Sails: deck strengthening must be considered

Oceanbird represented the scale of its sail with Lego models at SMM (Source: Charlie Bartlett)

Not even viable onboard carbon capture seems to be generating the same degree of hype as sails, and it is easy to see why; the promise is one of using less energy in the first place. But the benefits will be situational. As well as ensuring that their vessels are sailing on routes with favourable winds, some ships will need substantial deck-strengthening work before sails can be installed, admitted Markus Sannholm, sales director at Norsepower, the first manufacturer to make rotor sails.

I've worked with ballast treatment systems and scrubber systems in the past… it is somewhere between the two, in terms of complexity,” he told Ship Repair Newsletter. “So, yes, you have a hundred or so things to take into account, and load carrying structures is one of them.

“As a starting point, we try to find a location on the base where you have good structure from the start.
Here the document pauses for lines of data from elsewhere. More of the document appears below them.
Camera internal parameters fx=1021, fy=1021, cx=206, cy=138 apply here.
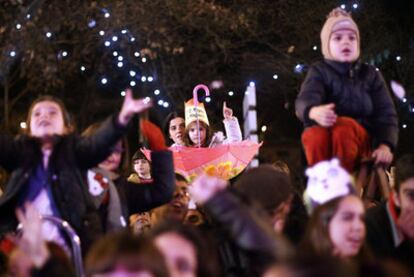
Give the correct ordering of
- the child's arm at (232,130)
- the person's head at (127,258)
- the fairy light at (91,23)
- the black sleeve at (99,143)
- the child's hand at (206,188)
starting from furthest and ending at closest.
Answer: the fairy light at (91,23)
the child's arm at (232,130)
the black sleeve at (99,143)
the child's hand at (206,188)
the person's head at (127,258)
So, on a bulk carrier or a tanker, it would be somewhere on top of the transversal bulkhead, for example, and by that you could probably get the sail without too much reinforcing underneath.”

Because of the wind putting lateral pressure on the sails’ mounting point, engineers have to think hard as to whether the deck will be able to cope long-term. “It's more risk of long-term cracks and fatigue, structural damages,” explained Alfred Rapaport. Performance Engineer at Oceanbird. “It's something we have considered quite a lot in this candidate that we're going to install on right now and have already done the reinforcements on actually.

“This first installation we partnered up with, then we have the advantage that that ship is built in a way that it is already quite sturdy and strong.”